#### Instruction
Rewrite the items below, replacing "chimney" with "smokestack" and leaving everything else unchanged.

— Start of Data in this exercise —

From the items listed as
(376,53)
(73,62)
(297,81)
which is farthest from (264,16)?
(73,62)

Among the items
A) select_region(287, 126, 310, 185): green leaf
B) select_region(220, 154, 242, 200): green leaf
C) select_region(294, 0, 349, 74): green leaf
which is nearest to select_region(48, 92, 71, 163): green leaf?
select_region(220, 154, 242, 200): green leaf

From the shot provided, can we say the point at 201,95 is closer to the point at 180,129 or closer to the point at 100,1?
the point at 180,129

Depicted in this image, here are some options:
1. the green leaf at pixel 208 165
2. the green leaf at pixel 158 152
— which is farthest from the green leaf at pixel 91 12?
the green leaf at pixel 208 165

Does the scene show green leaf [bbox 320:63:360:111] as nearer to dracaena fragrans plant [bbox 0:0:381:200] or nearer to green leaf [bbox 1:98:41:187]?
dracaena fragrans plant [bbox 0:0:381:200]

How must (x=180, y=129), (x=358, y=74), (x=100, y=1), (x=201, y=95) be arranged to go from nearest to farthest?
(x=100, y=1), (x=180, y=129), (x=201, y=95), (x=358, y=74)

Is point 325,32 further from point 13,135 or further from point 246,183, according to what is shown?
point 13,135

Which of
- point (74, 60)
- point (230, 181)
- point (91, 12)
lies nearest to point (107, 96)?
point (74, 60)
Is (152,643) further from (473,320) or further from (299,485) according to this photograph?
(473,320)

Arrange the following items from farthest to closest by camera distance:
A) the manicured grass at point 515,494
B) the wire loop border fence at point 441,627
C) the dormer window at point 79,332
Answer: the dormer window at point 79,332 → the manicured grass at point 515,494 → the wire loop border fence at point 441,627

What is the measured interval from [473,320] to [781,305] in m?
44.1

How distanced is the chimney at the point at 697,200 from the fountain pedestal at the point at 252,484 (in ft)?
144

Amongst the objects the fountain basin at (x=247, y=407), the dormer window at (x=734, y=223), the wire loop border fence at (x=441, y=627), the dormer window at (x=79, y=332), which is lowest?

— End of Data in this exercise —

#### Result
From the items listed as
(376,53)
(73,62)
(297,81)
which is farthest from (264,16)?
(73,62)

Among the items
A) select_region(287, 126, 310, 185): green leaf
B) select_region(220, 154, 242, 200): green leaf
C) select_region(294, 0, 349, 74): green leaf
which is nearest to select_region(48, 92, 71, 163): green leaf?
select_region(220, 154, 242, 200): green leaf

From the shot provided, can we say the point at 201,95 is closer to the point at 180,129 or closer to the point at 100,1?
the point at 180,129

Depicted in this image, here are some options:
1. the green leaf at pixel 208 165
2. the green leaf at pixel 158 152
— which is farthest from the green leaf at pixel 91 12?
the green leaf at pixel 208 165

Does the scene show green leaf [bbox 320:63:360:111] as nearer to dracaena fragrans plant [bbox 0:0:381:200] or nearer to green leaf [bbox 1:98:41:187]?
dracaena fragrans plant [bbox 0:0:381:200]

How must (x=180, y=129), (x=358, y=74), (x=100, y=1), (x=201, y=95) be arranged to go from nearest to farthest?
(x=100, y=1), (x=180, y=129), (x=201, y=95), (x=358, y=74)

Is point 325,32 further from point 13,135 or further from point 246,183, according to what is shown?
point 13,135

Which of
- point (74, 60)
- point (230, 181)
- point (91, 12)
lies nearest to point (107, 96)?
point (74, 60)
Is (152,643) further from (473,320) or further from (299,485) according to this photograph?
(473,320)

Arrange the following items from farthest to closest by camera distance:
A) the manicured grass at point 515,494
B) the wire loop border fence at point 441,627
C) the dormer window at point 79,332
Answer: the dormer window at point 79,332 → the manicured grass at point 515,494 → the wire loop border fence at point 441,627

What is the measured interval from [473,320] to [781,305] in m?
44.1

How distanced is the smokestack at the point at 697,200 from the fountain pedestal at the point at 252,484 (in ft)?
144

Amongst the objects the fountain basin at (x=247, y=407), the dormer window at (x=734, y=223), the wire loop border fence at (x=441, y=627), the dormer window at (x=79, y=332), which is lowest?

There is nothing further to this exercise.